Copy out the part of the records that starts with the line containing "How far is point (213, 300)" and ends with the line containing "7.85 metres", keeping both of those lines. Leave out any pictures.

## Extracted records
** Begin **
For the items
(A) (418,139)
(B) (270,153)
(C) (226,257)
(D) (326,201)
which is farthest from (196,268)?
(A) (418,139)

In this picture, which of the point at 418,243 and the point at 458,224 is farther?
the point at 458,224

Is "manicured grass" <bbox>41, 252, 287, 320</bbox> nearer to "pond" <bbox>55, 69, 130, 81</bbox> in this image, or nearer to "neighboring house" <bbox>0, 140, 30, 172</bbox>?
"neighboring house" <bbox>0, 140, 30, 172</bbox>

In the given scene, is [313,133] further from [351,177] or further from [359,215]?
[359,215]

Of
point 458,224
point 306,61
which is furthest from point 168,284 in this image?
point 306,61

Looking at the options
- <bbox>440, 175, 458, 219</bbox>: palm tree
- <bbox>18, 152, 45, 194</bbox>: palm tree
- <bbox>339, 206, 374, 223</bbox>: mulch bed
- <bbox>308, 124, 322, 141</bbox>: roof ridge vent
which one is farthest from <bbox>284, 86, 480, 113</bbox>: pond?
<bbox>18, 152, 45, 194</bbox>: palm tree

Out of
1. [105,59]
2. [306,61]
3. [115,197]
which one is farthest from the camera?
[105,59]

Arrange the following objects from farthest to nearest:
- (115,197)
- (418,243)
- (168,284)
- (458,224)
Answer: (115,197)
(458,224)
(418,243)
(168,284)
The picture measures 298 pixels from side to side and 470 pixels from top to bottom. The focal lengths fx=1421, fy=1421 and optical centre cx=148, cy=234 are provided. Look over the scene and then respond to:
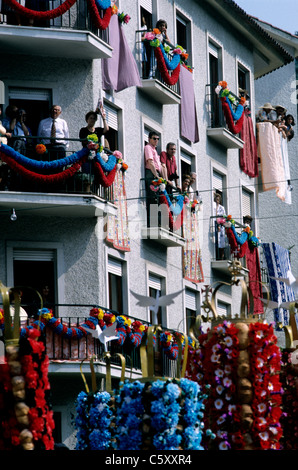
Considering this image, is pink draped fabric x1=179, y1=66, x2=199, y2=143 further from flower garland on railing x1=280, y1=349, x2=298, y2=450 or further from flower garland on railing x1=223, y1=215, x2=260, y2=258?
flower garland on railing x1=280, y1=349, x2=298, y2=450

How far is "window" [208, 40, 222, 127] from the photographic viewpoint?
3600cm

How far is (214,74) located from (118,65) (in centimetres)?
771

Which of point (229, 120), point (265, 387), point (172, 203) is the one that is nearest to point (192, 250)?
point (172, 203)

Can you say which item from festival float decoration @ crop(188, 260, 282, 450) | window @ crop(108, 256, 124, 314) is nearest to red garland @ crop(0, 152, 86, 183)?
window @ crop(108, 256, 124, 314)

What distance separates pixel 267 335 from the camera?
1766 cm

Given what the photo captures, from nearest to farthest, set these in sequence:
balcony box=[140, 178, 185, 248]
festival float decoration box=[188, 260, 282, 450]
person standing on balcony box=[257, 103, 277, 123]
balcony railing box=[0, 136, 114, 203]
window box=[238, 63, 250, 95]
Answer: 1. festival float decoration box=[188, 260, 282, 450]
2. balcony railing box=[0, 136, 114, 203]
3. balcony box=[140, 178, 185, 248]
4. window box=[238, 63, 250, 95]
5. person standing on balcony box=[257, 103, 277, 123]

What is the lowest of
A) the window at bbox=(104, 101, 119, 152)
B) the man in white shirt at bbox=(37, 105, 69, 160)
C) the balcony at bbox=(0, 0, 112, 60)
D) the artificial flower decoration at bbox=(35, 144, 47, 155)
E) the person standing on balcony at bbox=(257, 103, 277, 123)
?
the artificial flower decoration at bbox=(35, 144, 47, 155)

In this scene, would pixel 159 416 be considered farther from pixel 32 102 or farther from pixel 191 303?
pixel 191 303

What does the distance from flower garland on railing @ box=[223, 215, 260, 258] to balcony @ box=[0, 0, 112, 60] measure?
7080mm

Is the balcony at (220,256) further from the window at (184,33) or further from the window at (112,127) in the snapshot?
the window at (112,127)

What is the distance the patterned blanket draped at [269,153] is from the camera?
3894cm

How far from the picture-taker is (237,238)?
1375 inches

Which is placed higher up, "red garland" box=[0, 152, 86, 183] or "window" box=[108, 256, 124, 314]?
"red garland" box=[0, 152, 86, 183]
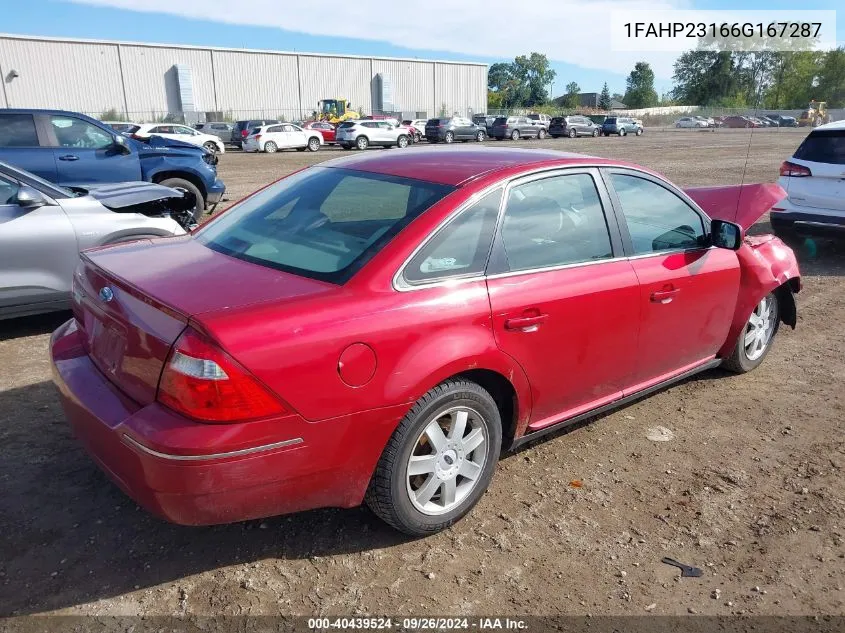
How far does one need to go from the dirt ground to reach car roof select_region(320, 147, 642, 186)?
1.57 meters

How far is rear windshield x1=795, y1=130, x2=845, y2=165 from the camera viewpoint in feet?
27.0

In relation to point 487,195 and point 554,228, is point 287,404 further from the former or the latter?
point 554,228

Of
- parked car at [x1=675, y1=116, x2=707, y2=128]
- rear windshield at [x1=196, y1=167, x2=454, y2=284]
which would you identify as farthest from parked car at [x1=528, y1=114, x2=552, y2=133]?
rear windshield at [x1=196, y1=167, x2=454, y2=284]

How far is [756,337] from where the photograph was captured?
15.9 ft

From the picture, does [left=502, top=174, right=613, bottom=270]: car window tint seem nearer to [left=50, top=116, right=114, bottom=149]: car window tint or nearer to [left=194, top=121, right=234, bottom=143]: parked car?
[left=50, top=116, right=114, bottom=149]: car window tint

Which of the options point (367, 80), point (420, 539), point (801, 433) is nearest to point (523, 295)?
point (420, 539)

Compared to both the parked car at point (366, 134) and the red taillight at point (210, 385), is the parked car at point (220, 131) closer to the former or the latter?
the parked car at point (366, 134)

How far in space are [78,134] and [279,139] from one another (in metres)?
24.9

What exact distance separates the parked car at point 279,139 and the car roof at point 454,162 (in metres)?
30.2

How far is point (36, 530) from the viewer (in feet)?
9.78

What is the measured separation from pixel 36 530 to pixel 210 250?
1.45 meters

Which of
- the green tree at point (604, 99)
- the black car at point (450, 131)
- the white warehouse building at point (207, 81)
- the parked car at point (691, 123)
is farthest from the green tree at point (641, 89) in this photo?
the black car at point (450, 131)

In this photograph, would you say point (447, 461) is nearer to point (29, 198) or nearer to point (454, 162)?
point (454, 162)

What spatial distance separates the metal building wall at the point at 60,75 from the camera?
46062 millimetres
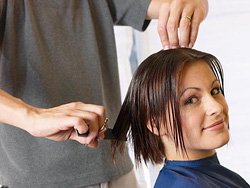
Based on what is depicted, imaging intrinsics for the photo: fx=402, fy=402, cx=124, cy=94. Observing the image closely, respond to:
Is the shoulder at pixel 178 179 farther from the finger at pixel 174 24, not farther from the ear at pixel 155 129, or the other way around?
the finger at pixel 174 24

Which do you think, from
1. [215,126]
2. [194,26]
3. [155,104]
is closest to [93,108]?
Answer: [155,104]

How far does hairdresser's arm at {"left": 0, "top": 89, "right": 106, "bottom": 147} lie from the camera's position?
895 mm

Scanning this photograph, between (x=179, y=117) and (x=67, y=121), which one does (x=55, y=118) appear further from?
Result: (x=179, y=117)

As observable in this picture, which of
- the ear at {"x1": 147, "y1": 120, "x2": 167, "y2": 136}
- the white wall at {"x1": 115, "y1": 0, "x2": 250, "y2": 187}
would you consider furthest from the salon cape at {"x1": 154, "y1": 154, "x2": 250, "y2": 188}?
the white wall at {"x1": 115, "y1": 0, "x2": 250, "y2": 187}

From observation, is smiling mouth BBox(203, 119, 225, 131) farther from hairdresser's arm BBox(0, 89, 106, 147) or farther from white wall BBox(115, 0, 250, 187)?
white wall BBox(115, 0, 250, 187)

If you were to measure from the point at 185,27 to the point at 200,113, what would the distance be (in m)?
0.28

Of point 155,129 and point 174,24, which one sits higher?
point 174,24

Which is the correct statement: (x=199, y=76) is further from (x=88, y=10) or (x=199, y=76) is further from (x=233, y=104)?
(x=233, y=104)

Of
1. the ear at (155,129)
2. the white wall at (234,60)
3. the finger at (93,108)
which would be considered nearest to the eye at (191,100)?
the ear at (155,129)

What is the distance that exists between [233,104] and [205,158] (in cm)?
97

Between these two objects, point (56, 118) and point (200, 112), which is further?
point (200, 112)

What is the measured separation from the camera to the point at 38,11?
1.34 meters

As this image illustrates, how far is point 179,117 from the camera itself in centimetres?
114

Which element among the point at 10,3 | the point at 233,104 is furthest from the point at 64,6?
the point at 233,104
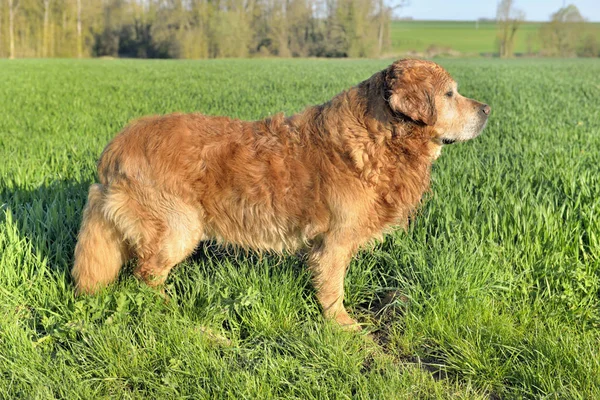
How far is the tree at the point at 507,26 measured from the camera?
82000 mm

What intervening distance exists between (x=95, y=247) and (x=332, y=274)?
5.12 feet

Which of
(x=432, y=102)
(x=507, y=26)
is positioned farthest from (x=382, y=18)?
(x=432, y=102)

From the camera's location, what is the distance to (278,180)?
10.5ft

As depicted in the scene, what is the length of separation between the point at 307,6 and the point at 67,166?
79.9 m

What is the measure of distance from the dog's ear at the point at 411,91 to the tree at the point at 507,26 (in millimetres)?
87085

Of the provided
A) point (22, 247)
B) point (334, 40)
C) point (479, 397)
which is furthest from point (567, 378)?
point (334, 40)

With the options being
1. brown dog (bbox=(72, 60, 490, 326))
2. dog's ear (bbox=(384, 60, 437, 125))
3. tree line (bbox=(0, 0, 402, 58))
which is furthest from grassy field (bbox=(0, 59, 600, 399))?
tree line (bbox=(0, 0, 402, 58))

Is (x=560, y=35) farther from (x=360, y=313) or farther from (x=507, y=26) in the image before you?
(x=360, y=313)

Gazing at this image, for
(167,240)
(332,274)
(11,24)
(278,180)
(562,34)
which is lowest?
(332,274)

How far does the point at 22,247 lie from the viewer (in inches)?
142

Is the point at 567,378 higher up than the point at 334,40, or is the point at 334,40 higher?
the point at 334,40

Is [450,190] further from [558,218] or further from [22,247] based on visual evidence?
[22,247]

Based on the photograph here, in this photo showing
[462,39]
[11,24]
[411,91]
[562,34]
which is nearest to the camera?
[411,91]

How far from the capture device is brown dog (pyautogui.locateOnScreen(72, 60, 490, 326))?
3158 millimetres
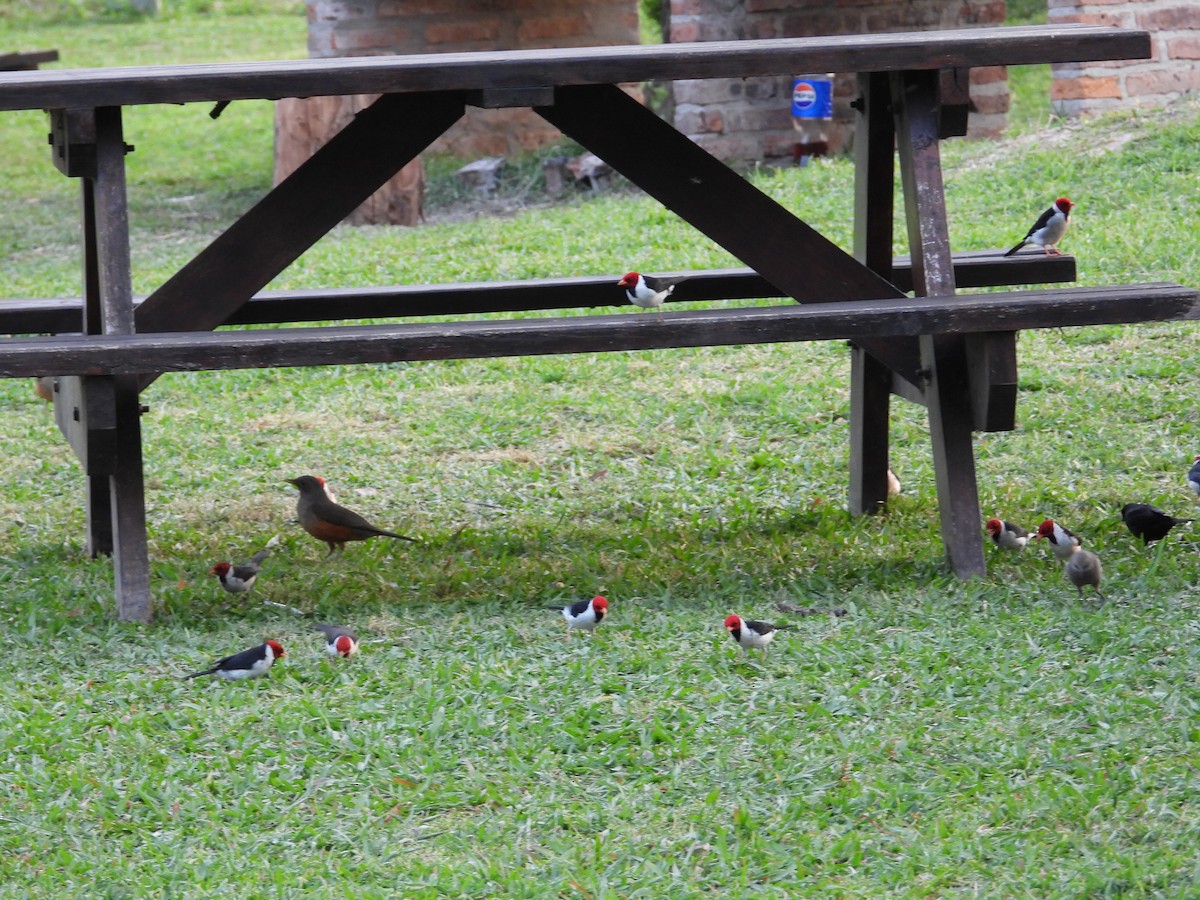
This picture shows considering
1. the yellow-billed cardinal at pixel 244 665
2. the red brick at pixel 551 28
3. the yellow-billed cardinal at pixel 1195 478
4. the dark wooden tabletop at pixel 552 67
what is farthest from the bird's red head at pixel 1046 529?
the red brick at pixel 551 28

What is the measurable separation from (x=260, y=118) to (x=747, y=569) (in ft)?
46.8

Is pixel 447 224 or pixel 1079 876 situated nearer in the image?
pixel 1079 876

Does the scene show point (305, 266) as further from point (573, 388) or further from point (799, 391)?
point (799, 391)

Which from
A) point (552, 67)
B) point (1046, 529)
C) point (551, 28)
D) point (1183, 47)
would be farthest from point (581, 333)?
point (551, 28)

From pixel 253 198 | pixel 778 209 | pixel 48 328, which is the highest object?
pixel 778 209

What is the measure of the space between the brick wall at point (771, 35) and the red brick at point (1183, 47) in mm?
1504

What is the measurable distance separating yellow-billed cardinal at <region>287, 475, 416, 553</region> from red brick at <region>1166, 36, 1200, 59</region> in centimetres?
833

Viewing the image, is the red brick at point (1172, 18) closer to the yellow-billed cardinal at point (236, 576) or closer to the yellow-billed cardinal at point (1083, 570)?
the yellow-billed cardinal at point (1083, 570)

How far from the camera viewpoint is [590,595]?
196 inches

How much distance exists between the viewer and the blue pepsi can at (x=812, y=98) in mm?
12141

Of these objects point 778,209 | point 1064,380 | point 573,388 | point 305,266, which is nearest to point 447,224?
point 305,266

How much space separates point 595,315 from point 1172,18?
26.4 feet

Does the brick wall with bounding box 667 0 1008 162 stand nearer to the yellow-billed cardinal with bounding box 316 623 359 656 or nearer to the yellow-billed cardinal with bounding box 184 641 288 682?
the yellow-billed cardinal with bounding box 316 623 359 656

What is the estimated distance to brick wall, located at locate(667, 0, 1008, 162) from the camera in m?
12.4
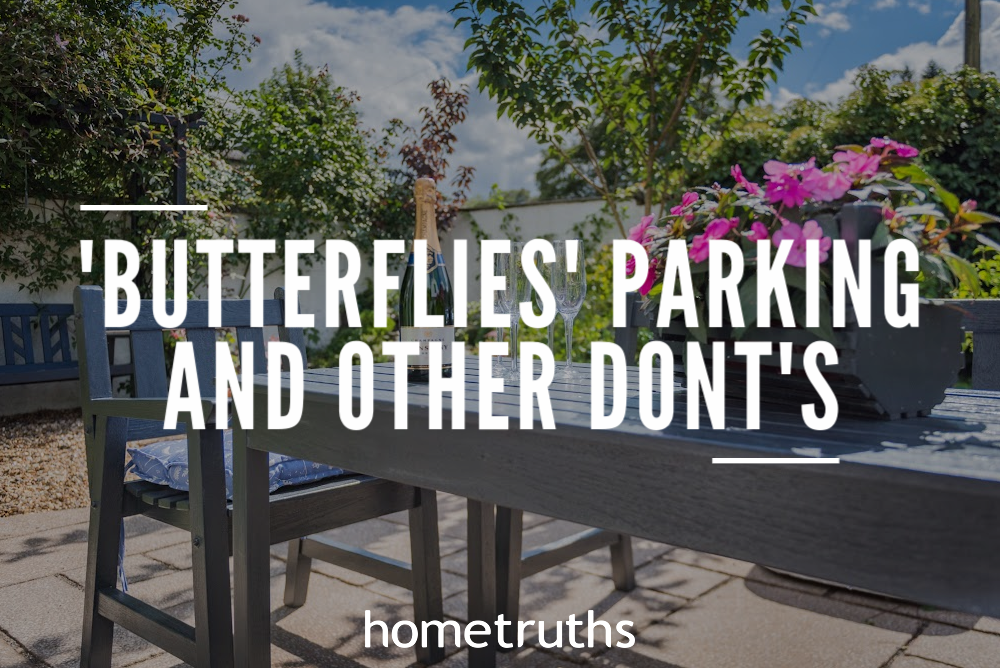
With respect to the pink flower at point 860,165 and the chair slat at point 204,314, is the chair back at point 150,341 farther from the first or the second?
the pink flower at point 860,165

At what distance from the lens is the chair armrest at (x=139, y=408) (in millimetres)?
1397

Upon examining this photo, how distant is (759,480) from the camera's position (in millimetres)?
745

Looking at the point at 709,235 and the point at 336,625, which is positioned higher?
the point at 709,235

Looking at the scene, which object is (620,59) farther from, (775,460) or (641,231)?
(775,460)

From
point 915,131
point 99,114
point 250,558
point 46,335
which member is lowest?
point 250,558

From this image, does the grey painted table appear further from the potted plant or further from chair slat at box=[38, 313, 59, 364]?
chair slat at box=[38, 313, 59, 364]

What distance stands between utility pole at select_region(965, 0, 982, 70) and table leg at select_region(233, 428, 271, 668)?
27.6ft

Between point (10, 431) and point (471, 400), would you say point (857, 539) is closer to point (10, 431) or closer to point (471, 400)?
point (471, 400)

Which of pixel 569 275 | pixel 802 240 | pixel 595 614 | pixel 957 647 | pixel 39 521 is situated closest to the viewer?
pixel 802 240

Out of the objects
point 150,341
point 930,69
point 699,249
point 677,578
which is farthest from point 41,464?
point 930,69

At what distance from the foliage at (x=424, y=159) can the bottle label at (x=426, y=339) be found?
595 centimetres

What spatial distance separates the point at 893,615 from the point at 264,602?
1686 mm

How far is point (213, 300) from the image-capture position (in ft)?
6.22

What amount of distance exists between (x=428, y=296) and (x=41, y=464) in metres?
3.09
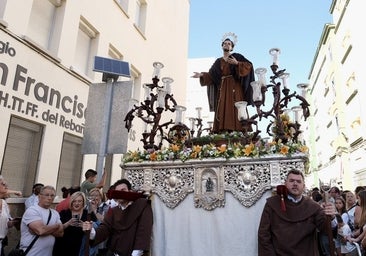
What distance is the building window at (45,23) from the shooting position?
7.85 metres

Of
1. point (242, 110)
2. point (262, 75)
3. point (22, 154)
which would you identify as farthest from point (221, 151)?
point (22, 154)

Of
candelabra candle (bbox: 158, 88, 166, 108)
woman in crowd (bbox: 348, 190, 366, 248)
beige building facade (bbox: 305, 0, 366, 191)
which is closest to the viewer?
woman in crowd (bbox: 348, 190, 366, 248)

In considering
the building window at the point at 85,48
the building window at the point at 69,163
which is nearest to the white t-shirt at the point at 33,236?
the building window at the point at 69,163

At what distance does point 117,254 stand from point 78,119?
5733 millimetres

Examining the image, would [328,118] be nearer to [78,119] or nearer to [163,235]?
[78,119]

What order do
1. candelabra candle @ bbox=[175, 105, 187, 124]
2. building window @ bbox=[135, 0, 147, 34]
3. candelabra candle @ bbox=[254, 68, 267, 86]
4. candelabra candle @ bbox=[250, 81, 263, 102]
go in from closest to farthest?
candelabra candle @ bbox=[250, 81, 263, 102] → candelabra candle @ bbox=[254, 68, 267, 86] → candelabra candle @ bbox=[175, 105, 187, 124] → building window @ bbox=[135, 0, 147, 34]

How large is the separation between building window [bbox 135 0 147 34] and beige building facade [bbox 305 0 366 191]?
11.6 meters

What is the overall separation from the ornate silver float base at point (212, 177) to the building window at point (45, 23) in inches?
207

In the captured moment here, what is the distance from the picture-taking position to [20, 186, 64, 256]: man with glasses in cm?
363

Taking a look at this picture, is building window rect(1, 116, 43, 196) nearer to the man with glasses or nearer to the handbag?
the man with glasses

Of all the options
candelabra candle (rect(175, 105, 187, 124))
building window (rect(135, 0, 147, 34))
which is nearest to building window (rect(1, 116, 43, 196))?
candelabra candle (rect(175, 105, 187, 124))

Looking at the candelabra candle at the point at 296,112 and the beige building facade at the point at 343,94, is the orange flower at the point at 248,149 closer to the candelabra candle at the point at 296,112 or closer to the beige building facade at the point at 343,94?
the candelabra candle at the point at 296,112

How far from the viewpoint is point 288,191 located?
3.53 metres

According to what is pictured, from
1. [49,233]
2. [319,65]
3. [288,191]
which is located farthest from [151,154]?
[319,65]
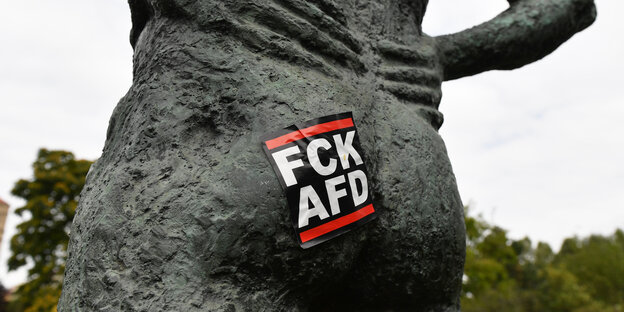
** End **
## Reply
How far is point (213, 300) from the image-capture position (in ft)?
6.22

What amount of distance exists between (x=428, y=296) and (x=41, y=464) in metres?
3.09
What distance is the building window at (45,23) from the shooting position?
7.85 metres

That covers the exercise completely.